Neuer Aktionstag in ganz Frankreich

Einen Tag vor den ersten Verhandlungen über den Erstanstellungsvertrag wird im ganzen Land noch einmal demonstriert. Die Regierung sucht Auswege aus der Krise, die Protestler beharren auf der Streichung des umstrittenen Paragrafen

AUS PARIS DOROTHEA HAHN

„Weg mit dem CPE!“ Die Forderung ist unverändert und hallt noch lauter als zuvor durch Frankreich. Der Auftritt von Staatspräsident Jacques Chirac, das Ränkespiel zwischen Regierungschef und Innenminister und die widersprüchlichen Erklärungen rechter PolitikerInnen – all das hat niemanden beeindruckt: Am fünften nationalen Aktionstag gegen den „Erstarbeitsvertrag“, der den Kündigungsschutz für junge Leute aushöhlt, ist Frankreich gestern wieder punktuell bestreikt worden.

Wieder sind mehrere Millionen Menschen auf der Straße. In Provinzstädten wie Marseille, Nantes, Rennes und Bordeaux sind sie noch zahlreicher als eine Woche zuvor. „Dies ist nicht das Ende der Bewegung“, sagt in Paris Bernard Thibault von der CGT. Gestern ging er nicht nur mit den ChefInnen der Gewerkschaften, SchülerInnen- und StudentInnenorganisationen an der Spitze der Pariser Demonstration. Sondern erstmals ist auch der Generalsekretär des Europäischen Gewerkschaftsbundes dabei. „Wir sind gegen den Abbau der Rechte der Beschäftigten in der EU“, erklärt John Monks.

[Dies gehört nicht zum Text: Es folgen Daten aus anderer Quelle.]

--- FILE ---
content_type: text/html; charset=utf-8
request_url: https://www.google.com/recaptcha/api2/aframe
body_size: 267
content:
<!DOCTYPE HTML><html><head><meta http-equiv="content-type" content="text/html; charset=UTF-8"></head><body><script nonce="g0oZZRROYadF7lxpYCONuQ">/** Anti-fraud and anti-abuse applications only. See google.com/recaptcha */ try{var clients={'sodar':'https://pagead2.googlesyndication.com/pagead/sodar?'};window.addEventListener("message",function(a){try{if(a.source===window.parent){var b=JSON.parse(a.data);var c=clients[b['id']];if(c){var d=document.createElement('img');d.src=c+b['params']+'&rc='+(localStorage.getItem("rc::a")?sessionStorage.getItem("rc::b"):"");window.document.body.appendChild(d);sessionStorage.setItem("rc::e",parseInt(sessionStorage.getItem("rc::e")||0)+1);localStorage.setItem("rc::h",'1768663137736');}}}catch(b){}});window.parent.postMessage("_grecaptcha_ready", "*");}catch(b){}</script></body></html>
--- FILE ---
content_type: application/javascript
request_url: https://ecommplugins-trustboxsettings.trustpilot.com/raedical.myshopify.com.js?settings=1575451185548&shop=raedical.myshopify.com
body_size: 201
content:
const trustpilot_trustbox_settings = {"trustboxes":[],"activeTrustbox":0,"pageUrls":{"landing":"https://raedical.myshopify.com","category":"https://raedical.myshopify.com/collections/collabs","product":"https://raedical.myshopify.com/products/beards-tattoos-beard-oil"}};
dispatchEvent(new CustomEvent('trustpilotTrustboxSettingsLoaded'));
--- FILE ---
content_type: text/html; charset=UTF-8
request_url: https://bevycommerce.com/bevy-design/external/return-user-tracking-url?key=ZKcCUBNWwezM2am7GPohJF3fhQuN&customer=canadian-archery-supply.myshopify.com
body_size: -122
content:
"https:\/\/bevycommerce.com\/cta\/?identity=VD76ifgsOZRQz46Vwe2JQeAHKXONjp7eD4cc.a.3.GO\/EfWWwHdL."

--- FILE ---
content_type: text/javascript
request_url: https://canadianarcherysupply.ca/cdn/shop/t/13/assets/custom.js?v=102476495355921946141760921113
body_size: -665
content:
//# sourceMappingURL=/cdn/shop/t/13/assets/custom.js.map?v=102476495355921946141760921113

Die Anti-CPE-Bewegung, die vor zwei Monaten an den Universitäten von Rennes und Poitiers begonnen hat, ist eine grenzüberschreitende Sache geworden. In Paris demonstrierte die Chefin der schwedischen JungsozialistInnen mit. Und Björn Böhning, Vorsitzender der deutschen Jusos, versicherte den „lieben Genossen“ schriftlich und auf Englisch: „Euer Protest ist wichtig für uns und für die ganze Jugend in Europa.“

In 200 Demonstrationen im Land witzeln CPE-GegnerInnen über die Kakofonie aus der rechten Mehrheit, seit Chirac am Wochenende ein Gesetz in Kraft gesetzt hat, das er im selben Atemzug in Teilen für ungültig erklärte. Sie sehen den Vorteil nicht, wenn Unternehmer einen „Grund nennen“ müssen, um junge Beschäftigte fristlos zu feuern: „Wir wollen schriftliche und einklagbare Arbeitsrechte. Kein Geplänkel.“ Und sie sprechen von einer „Gefahr für die Demokratie“, weil immer unklarer wird, wer eigentlich die Macht im Land hat: Der mit 82 Prozent gewählte Staatspräsident. Der Premierminister, dem das Dossier CPE aus der Hand genommen wurde. Der Innenminister, Nicolas Sarkozy, der bereits in der Vergangenheitsform von dem Gesetz spricht, das er selber gewollt hat. Oder die große rechte Partei UMP, deren Fraktionsvorsitzender den Gewerkschaften gestern eine Einladung für Gespräche „ohne Vorurteile“ über den CPE geschickt hat.

Die ersten Verhandlungen mit den Gewerkschaften sollen heute beginnen. Doch die Vorzeichen für die Rechten sind ungünstig. Noch gestern Nachmittag sagt UMP-Fraktionschef Bernard Accoyer in einem Interview, er suche „Auswege aus der Krise“. Er vermeidet sorgfältig die Aussage, auf die alle warten: „Streichung des CPE“.

„Wir verhandeln nur, um den CPE zu streichen“, warnt Bruno Juillard. Das Crescendo der sozialen Bewegung stärkt dem Chef der größten studentischen Organisation, Unef, den Rücken. Genau wie die öffentliche Meinung. Die ProtagonistInnen der Bewegung haben in den vergangenen zwei Monaten viel gelernt. Die als „individualistisch“ verschrienen Jugendlichen haben die Regierung das Fürchten gelehrt. Ende der Woche beginnen die Osterferien. Auch darauf setzt die Regierung. „Jacques, Nicolas, Dominique“, skandierten gestern Jugendliche in Paris, „wenn ihr uns immer noch nicht gehört habt, kommen wir wieder und werden noch lauter.“ Sie tragen Müllsäcke als Verkleidung. Sie tanzen auf dem Asphalt – gegen eine Zukunft als Wegwerfjugendliche.